PROBLEM SET »
**a)** According to the think tank announcement, what does SABV stand for?
**b)** Extend the think tank announcement, picking up after its final sentence.

DOCUMENT PASSAGE »
NIH ORWH GWAS, Sex and Chromosomes Think Tank

Date and Time

– February 27, 2019, 05:00 PM EST
Event Information

ORWH is hosting this virtual think tank to identify gaps related to the consideration of sex as a biological variable (SABV) in genome-wide association studies (GWAS).

The meeting’s organizers are specifically interested in answering the following questions:

  1. To what extent are sex chromosomes ignored or underrepresented in GWA studies, and what are the underlying biological, methodological, technical, and cultural factors responsible for this?
  2. What biologically significant information is lost in GWA studies when investigators control for sex (e.g., by regressing sex effects out of their analyses) but do not analyze for sex (e.g., by performing sex-stratified analyses across the autosomal genome)?
  3. What solutions can help improve the analysis of sex chromosomes and the consideration of SABV in GWA studies, as well as the reporting of sex effects and results stratified by sex?
  4. To what extent can historical GWAS datasets be re-examined to achieve a more thorough consideration of the sex chromosomes and SABV using already-published data? What challenges are associated with tapping into such data to advance the foundation of genetic research for improved gender-based medicine?
  5. How should additional individual medical information (e.g., pubertal/menopausal, endocrinological, hormonal, and reproductive trait data) or other information about specific traits (e.g., results of GWAS meta-analyses) be incorporated into the research to help interpret and refine disease GWA studies?

Contact if you have any questions.

Stored data entries
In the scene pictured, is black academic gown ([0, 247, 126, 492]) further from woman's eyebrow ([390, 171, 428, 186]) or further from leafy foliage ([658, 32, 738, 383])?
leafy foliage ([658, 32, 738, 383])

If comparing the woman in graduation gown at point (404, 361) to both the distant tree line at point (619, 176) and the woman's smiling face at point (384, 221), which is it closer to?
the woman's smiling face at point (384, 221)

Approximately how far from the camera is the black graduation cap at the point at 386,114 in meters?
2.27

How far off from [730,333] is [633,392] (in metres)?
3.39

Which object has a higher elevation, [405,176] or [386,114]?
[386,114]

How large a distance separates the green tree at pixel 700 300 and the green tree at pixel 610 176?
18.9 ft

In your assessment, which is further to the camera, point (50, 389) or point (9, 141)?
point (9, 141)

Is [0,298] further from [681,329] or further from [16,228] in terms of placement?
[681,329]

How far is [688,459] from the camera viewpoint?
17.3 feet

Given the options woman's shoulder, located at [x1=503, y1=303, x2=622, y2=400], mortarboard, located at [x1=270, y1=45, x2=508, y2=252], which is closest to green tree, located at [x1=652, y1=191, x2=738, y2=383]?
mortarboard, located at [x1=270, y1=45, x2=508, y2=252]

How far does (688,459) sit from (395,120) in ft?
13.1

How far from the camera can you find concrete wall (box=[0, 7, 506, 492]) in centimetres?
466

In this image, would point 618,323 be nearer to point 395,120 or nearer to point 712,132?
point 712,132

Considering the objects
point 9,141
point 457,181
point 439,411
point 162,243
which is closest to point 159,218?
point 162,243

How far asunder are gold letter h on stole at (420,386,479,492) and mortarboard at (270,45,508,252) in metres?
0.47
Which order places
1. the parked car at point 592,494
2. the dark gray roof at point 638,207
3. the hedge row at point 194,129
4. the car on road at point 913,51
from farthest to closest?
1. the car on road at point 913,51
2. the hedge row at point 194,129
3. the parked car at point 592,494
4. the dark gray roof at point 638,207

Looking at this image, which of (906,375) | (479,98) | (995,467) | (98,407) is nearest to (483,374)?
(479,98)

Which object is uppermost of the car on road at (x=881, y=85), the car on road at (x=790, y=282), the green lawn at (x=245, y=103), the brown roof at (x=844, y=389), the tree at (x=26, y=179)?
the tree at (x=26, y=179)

RESPONSES PER TASK »
**a)** Sex as a biological variable.

**b)**
Sex is the single largest risk factor for many diseases and conditions, and strong influences of sex are known across all medical disciplines. Sex influences can manifest as biases in disease prevalence between the sexes (e.g., 90% of lupus patients are women), as differences in trait means between the sexes (e.g., fat distribution varies between sexes), or even as discrete, non-overlapping sexual dimorphisms in form and function. Most of these sex influences have a strong genetic basis, but linkage, GWAS, and heritability studies have failed to identify the majority of variance explained by the sex chromosomes, including many of their constituent genes. 

While many such studies have ignored the sex chromosomes for technical reasons, enough of them have demonstrated an underestimation of sex chromosome effects or a neglect of SABV in genetic research for other reasons. The underlying explanations may be subtle and complex, and they are certainly worthy of study both for the basic mechanistic insights into sex differences and for a better understanding of pathophysiology.